= Wireless intelligent stream handling =

Wireless intelligent stream handling (WISH) is a type of software which prioritizes the traffic of different applications over a wireless network.

WISH makes use of three different priority classifiers which enables a user to choose what kind of traffic should be preferred.
- HTTP
With this option enabled video and audio streams that use HTTP (so basically all videos played in the browser) are preferred over other kinds of traffic.
- Windows Media Center
With this option enabled the access point will recognize specific video and audio streams used by Media center PC's and Windows Media Center Extenders, for instance the Xbox 360.
- Automatic
Automatic mode makes the access point attempt to prioritize traffic that is recognized as a stream but not necessarily a HTTP or Windows Media Center stream. Also this de-prioritizes transfers such as file transfers. Since games and VoIP are left at normal priority so games and VoIP traffic have an advantage to.

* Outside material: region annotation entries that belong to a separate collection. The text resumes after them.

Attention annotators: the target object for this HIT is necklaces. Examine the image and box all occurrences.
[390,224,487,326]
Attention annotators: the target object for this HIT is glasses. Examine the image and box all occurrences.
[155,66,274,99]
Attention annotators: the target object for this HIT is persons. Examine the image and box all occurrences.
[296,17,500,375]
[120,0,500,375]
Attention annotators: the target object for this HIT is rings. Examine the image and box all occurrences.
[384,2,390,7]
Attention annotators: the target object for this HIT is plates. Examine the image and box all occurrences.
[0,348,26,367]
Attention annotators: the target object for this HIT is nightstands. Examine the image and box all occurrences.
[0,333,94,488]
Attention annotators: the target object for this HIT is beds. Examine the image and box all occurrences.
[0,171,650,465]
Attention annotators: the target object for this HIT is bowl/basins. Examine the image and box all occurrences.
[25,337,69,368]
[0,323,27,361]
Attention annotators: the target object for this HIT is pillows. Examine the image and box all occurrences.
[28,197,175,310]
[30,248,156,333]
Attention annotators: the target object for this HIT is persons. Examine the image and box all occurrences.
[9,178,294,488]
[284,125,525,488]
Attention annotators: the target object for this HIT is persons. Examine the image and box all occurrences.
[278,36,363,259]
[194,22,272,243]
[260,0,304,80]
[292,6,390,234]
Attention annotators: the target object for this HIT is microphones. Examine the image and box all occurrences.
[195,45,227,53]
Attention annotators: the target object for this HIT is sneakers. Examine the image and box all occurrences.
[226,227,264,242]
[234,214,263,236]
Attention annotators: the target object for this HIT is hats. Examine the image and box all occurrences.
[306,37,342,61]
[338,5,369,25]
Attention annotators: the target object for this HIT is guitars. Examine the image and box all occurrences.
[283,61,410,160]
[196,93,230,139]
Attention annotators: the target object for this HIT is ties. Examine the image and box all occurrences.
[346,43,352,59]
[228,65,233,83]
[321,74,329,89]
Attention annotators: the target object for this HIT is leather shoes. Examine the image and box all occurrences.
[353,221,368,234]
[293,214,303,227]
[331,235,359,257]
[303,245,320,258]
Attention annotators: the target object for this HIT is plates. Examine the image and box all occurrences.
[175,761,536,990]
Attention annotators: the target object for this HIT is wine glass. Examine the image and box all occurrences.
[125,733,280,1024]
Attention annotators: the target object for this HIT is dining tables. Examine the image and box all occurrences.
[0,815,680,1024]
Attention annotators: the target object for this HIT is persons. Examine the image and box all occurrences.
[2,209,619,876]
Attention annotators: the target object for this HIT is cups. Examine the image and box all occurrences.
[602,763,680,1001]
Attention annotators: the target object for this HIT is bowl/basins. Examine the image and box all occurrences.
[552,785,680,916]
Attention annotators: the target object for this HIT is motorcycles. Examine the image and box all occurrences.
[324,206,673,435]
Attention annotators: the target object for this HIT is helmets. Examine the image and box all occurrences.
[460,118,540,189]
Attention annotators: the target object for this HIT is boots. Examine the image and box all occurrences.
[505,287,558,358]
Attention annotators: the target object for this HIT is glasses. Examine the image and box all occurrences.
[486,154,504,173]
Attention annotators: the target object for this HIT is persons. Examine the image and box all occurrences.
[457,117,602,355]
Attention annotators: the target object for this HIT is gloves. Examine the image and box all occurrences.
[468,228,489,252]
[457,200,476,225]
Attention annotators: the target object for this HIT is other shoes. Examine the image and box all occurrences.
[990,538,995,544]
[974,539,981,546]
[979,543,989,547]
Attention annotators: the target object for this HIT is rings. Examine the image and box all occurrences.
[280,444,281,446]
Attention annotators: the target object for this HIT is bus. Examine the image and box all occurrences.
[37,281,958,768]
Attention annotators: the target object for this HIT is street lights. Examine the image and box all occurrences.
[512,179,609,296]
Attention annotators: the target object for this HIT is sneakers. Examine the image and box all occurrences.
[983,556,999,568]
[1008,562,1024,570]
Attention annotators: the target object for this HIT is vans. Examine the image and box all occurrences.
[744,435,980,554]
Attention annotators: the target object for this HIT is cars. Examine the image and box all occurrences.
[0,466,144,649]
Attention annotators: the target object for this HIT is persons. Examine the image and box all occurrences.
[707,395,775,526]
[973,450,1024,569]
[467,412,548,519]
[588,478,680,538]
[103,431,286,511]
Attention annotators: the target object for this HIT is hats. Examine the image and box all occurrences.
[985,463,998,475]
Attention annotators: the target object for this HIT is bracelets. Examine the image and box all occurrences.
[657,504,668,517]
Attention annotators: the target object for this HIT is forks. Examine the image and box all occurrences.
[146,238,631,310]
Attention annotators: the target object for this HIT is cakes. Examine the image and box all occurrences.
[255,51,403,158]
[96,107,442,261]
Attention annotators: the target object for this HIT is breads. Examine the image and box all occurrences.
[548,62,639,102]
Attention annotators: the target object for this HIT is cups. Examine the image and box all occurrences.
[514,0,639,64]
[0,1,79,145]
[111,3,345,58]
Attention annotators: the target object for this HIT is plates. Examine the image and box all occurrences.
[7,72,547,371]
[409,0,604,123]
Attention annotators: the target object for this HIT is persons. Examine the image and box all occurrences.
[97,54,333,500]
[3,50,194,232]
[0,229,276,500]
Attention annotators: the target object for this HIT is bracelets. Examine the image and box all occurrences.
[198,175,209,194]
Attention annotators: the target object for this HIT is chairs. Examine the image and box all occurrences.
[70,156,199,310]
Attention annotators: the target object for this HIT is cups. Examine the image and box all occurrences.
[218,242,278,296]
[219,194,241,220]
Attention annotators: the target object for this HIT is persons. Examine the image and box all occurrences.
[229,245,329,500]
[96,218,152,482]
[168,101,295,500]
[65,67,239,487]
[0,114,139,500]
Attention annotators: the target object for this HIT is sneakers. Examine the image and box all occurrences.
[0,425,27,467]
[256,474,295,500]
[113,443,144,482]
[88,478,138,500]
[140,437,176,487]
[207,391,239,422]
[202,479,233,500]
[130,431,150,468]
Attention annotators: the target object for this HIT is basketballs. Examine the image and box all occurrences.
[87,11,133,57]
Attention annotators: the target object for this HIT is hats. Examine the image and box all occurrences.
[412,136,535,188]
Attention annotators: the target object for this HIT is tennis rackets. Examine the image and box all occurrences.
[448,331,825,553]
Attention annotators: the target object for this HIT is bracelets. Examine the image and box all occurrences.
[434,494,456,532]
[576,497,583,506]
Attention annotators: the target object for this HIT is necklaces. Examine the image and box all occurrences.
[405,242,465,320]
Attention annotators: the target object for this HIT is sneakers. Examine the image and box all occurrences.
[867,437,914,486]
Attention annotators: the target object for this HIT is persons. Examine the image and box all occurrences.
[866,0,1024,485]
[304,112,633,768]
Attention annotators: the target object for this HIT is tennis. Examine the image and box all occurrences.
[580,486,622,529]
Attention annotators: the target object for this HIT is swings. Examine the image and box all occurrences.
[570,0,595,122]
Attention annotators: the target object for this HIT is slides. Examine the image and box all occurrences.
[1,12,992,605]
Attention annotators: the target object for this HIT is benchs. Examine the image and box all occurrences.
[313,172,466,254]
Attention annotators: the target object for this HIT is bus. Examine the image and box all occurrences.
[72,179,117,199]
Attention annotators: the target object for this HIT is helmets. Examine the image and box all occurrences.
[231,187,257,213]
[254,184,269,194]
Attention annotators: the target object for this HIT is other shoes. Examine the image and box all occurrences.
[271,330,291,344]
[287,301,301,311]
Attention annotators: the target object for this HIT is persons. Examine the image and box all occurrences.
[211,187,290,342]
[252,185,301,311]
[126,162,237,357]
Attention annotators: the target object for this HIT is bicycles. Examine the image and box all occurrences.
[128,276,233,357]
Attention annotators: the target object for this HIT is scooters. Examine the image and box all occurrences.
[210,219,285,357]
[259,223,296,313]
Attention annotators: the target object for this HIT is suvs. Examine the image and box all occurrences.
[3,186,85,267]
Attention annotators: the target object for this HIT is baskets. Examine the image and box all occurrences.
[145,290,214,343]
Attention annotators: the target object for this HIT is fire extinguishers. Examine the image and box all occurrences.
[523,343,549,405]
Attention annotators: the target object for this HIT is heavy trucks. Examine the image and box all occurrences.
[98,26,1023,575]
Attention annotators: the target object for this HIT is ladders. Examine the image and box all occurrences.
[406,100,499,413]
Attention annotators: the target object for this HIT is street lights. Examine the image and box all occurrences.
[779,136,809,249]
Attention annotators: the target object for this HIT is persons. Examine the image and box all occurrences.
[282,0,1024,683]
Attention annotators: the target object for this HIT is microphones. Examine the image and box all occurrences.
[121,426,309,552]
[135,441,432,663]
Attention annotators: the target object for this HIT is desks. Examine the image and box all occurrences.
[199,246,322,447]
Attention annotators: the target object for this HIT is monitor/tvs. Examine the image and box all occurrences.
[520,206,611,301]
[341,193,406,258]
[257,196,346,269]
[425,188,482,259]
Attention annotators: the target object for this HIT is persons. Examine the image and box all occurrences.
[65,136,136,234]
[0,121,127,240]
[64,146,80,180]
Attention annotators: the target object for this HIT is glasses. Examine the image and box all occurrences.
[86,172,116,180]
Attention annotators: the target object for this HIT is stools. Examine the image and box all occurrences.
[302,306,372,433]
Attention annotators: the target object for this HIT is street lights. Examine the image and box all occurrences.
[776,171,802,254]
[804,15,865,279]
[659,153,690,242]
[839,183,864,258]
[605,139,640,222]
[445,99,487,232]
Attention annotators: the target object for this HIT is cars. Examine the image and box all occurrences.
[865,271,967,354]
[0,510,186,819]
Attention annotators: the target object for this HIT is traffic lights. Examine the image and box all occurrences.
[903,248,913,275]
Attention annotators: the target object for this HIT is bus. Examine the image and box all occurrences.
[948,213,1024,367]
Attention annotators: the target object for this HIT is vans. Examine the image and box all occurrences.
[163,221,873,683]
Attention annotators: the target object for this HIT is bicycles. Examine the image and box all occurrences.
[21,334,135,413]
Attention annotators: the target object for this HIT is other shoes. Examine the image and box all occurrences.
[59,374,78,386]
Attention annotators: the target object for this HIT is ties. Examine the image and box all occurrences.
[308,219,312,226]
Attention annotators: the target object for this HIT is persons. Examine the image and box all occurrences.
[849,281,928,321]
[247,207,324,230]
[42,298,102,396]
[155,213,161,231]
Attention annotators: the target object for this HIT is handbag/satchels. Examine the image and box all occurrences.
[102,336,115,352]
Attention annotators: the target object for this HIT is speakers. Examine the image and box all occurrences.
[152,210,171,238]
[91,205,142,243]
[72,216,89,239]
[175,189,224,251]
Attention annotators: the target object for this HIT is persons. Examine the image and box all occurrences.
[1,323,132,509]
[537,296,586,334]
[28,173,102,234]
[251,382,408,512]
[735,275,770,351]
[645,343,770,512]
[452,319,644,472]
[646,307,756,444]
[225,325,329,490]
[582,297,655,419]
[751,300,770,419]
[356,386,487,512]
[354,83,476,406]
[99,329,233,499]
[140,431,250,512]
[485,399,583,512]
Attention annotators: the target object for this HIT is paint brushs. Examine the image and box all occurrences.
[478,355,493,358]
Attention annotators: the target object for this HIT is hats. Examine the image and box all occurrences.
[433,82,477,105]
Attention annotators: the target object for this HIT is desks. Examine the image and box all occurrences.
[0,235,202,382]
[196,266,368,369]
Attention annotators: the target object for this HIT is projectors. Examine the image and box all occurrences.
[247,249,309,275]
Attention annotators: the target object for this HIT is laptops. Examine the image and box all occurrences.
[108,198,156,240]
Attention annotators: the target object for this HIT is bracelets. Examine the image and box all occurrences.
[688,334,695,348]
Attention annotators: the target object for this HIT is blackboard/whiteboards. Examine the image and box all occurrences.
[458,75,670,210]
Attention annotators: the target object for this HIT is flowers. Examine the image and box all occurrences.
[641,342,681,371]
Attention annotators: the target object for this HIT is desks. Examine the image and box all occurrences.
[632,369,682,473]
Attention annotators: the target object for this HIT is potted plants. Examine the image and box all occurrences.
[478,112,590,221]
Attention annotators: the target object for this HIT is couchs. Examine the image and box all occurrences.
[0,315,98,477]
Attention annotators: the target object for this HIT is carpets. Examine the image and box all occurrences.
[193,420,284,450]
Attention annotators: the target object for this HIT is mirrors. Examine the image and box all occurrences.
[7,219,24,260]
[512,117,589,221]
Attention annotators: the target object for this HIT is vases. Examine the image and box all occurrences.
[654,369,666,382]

Also, WISH allows the user to configure the system based on the following things:

- For specific applications by traffic type
- For specific online games by port addresses
- From a specific device by IP addresses

This enables the user to set a certain computer to a lower priority. This could help if the PC is, for example, only used for downloading. Also, PCs that are used for downloading and streaming media can use this to prioritize the streaming media above downloading, therefore decreasing the time used to load the stream.